In fact, in the whole of Europe north of the Alps and Pyrenees, the only countries with a share as low as the UK are Ireland – where housing has been heavily influenced by links with the UK – and Norway, which has almost limitless hydro-electric power.
The British Department of Energy and Climate Change and the Scottish Government both recognise the potential benefits of district heating, but there are some critical barriers to overcome if district heating is to rise to levels even close to those found elsewhere.
Some of these are practical. A high proportion of the population live in individual houses which are more expensive to connect than flats. More homes are privately owned which means that unless there are strong incentives or even a degree of compulsion it is hard to persuade people to connect. Of course, a critical factor here is that it is not normally cost effective to connect individual buildings to a heat network in an incremental or piecemeal way. In Denmark, which leads Europe in district heating, households can sometimes be obliged to adopt it.
This leads to perhaps the biggest issue that district heating needs to address if it is to become mainstream in the UK. The popular expression that 'an Englishman’s home is his castle' was always something of a romantic exaggeration, but it reflects a widespread ideal, supported in the rest of the UK as well. This strong tradition of individualism has been reinforced in recent decades by governments that have become more reluctant for ideological reasons to introduce stringent regulations, let alone to intervene directly.

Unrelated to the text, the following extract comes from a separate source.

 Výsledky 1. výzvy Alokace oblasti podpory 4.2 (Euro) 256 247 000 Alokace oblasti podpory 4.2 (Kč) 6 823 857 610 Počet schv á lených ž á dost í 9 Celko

It is interesting that the two areas where district heating has made most progress are areas where there is more possibility of central control. One is in new-build, where planning guidelines can require more energy efficient heat sources to be considered. This is one reason why London, which is building far more new homes than most other parts of the UK, also has by far the highest penetration of district heating – though of course London’s scale and density are equally important.
The other sector which has led the development of residential heating from the outset is social housing. However this area has its limitations. Many early schemes were inefficient, giving district heating a bad name that has often been hard to challenge. The prevailing ideology also means that much social housing has either been sold off, or handed to smaller housing associations, and new social housing developments tend to be fragmented and so less suited for district heating.

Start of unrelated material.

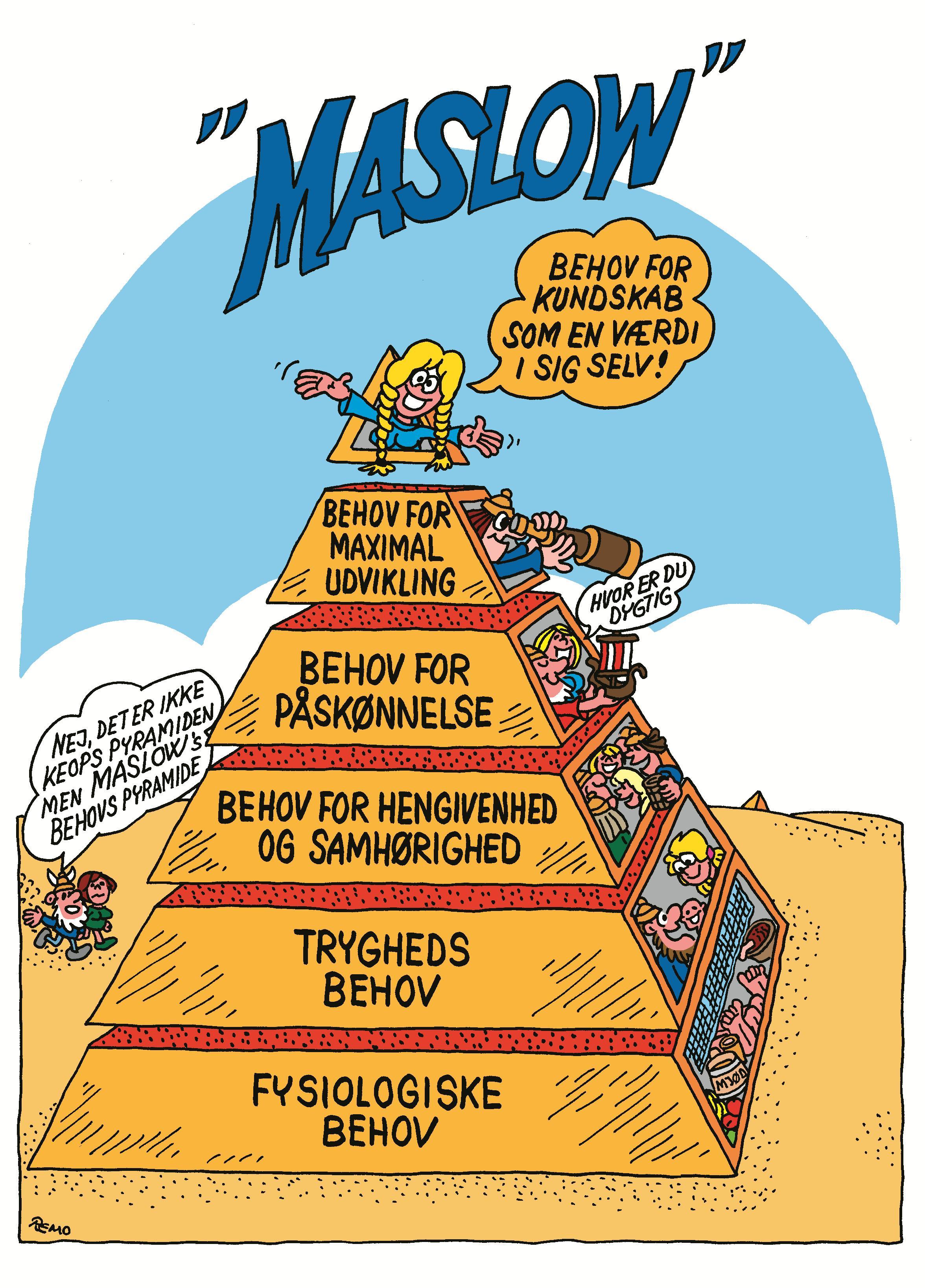 maslows behov pyramid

Some useful steps have been taken. CIBSE last year launched a new Code of Practice for the specification and implementation of heat networks, but the processes for verifying and enforcing this are still widely seen as insufficient.

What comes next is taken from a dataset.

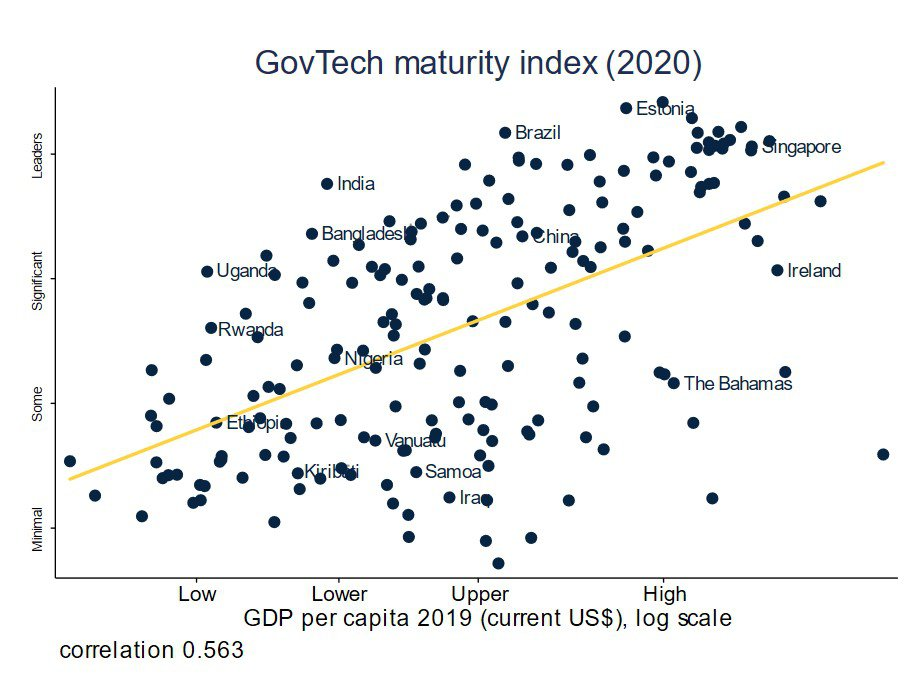 Figure 2: GovTech maturity is correlated with income levels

If it is serious about district heating, the UK government probably needs to be more pro-active. So far it has relied mainly on small carrots, such as grants to help local authorities fund feasibility studies. But if the UK wants to even remotely approach the impact made by heat networks elsewhere in Europe, then there probably needs to be a stick as well, to point at local authorities, developers and perhaps eventually even home-owners, though it will be a brave government indeed that will go that far.